Meet Isaac 1: The $7,999 Home Robot That Folds Your Laundry and Tidies Your Rooms
San Francisco startup Weave Robotics is taking pre-orders for a wheeled, cartoon-faced humanoid robot designed to handle daily chores. Deliveries start this autumn.

Key points
- Weave Robotics priced Isaac 1 at $7,999 upfront, or $449 per month on a subscription plan.
- The robot adjusts in height from 3 feet to 5 feet 9 inches, letting it reach the floor and high shelves.
- Isaac 1's battery lasts eight hours and recharges fully in two hours.
- Camera shutters on the robot's head give a clear visual signal showing when it is actively working and when it is not.
- Weave Robotics plans to begin deliveries in autumn 2025.
A home robot that folds laundry, makes beds, and picks toys off the floor sounds like science fiction. Weave Robotics, a startup based in San Francisco, wants to make it a Tuesday morning.
The company has just unveiled Isaac 1, a wheeled home robot designed to handle the kind of low-level chores that eat up hours every week. It costs $7,999 to buy outright, or $449 a month if you would rather spread the cost. Deliveries are scheduled to start this autumn.
Isaac 1 is not the tall, intimidating humanoid you might picture. It has a cartoon-like face, a body wrapped in soft, swappable fabric, and a wheeled base that keeps it stable without needing to balance on legs. The design is deliberate. Weave wanted something that feels safe to have around the home, not something that makes the cat flee the room.
The height is where it gets clever. Isaac 1 can collapse down to 3 feet tall to pick items off the floor, then extend up to 5 feet 9 inches to reach a counter or a shelf. Two arms fitted with two-finger grippers handle the actual grabbing and placing.
The robot navigates your home on its own, moving from room to room to finish a task or rolling back to its charging station between jobs. You schedule tasks through a companion smartphone app and can check in remotely while you are out, so you could start a laundry fold from your lunch break.

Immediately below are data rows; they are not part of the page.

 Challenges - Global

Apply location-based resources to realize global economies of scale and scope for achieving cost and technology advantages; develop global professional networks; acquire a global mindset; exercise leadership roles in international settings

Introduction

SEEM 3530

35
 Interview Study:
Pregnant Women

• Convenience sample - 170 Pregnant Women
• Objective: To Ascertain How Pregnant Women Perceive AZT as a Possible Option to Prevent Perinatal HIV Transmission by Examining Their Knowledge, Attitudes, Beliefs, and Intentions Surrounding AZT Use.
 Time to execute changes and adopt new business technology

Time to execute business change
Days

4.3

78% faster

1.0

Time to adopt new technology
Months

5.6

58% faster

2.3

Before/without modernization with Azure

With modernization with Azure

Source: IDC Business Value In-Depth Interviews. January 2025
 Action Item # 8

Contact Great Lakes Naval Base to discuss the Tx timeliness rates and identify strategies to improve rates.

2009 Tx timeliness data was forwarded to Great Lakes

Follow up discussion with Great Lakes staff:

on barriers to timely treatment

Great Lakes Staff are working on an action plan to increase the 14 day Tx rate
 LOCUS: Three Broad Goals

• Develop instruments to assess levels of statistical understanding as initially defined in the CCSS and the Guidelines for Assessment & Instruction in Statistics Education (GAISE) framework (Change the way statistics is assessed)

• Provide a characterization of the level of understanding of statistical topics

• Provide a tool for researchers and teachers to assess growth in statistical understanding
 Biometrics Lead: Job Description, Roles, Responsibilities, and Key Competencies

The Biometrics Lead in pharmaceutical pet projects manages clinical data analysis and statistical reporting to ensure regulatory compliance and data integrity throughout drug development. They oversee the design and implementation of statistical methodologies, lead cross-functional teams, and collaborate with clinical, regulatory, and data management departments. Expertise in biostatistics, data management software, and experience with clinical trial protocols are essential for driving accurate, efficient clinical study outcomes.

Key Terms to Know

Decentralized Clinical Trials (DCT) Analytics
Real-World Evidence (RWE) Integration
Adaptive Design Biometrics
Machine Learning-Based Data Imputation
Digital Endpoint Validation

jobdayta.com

Practical details matter here. Eight hours of battery life covers a full working day. A two-hour recharge means it is not sitting idle for long. The charging dock also includes a privacy screen so the robot is out of sight when it is resting.
Should owners worry about being watched?
No, and Weave has thought about this specifically. Isaac 1 has physical shutters that close over its head cameras when the robot is not actively working. You can see at a glance whether it is switched on and observing, no guesswork required. That kind of visible, physical privacy cue is rare on consumer robots right now.
Isaac 1 is not Weave's first robot. The earlier Isaac 0, first reported by The Robot Report, was a stationary model that folded laundry at home and at commercial laundry services in the San Francisco area. That experience trained the AI model, the decision-making software, that now powers Isaac 1's broader skill set.
Isaac 1 receives ongoing software updates over time, meaning its abilities should improve the longer you own it. Whether the price point finds an audience will be the real test. At $449 a month, you are spending about the same as a part-time cleaner. The question Weave has to answer is simple: can a robot actually do the job well enough to be worth it?